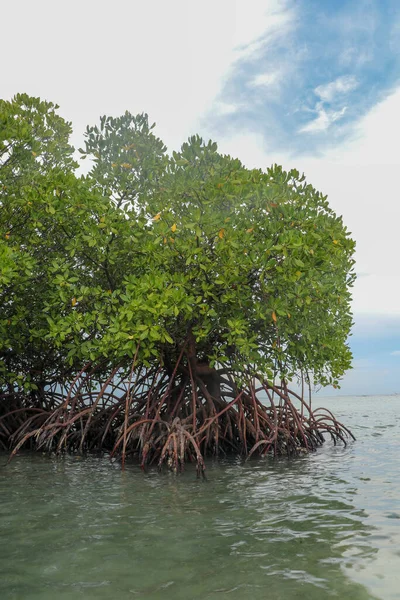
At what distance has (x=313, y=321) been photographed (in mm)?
Answer: 9602

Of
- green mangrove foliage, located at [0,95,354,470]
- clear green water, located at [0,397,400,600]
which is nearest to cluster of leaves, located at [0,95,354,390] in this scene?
green mangrove foliage, located at [0,95,354,470]

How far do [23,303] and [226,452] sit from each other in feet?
15.3

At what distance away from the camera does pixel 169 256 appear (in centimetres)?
856

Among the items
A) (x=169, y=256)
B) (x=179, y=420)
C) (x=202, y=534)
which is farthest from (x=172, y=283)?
(x=202, y=534)

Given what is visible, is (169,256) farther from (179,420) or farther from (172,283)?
(179,420)

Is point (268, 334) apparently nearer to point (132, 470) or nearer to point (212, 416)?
point (212, 416)

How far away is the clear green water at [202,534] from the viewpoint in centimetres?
392

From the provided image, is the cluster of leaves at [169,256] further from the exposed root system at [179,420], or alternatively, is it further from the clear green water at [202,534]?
the clear green water at [202,534]

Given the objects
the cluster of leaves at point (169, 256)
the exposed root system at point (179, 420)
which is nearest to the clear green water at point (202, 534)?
the exposed root system at point (179, 420)

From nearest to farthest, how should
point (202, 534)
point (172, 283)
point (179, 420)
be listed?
point (202, 534)
point (172, 283)
point (179, 420)

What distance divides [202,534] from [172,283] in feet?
13.3

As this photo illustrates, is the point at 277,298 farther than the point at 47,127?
No

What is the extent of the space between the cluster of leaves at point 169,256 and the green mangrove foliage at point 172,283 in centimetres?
3

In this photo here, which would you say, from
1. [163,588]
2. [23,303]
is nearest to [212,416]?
[23,303]
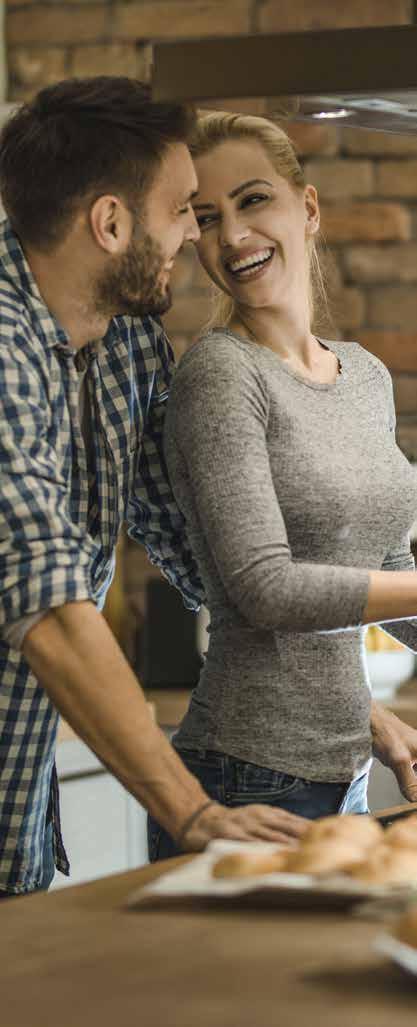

━━━━━━━━━━━━━━━━━━━━━━━━━━━━━━

> _Written request_:
Reproduce the data above, from its start down to the line containing "Answer: 9602", inclusive, with the requests included and the pictures omitted. Scale every number in the answers, such as distances, by 1.2 and round each result to a whole number, rounding halves up.

> _Reply_:
At what distance has (x=313, y=321) been photographed (in mm)?
Answer: 11522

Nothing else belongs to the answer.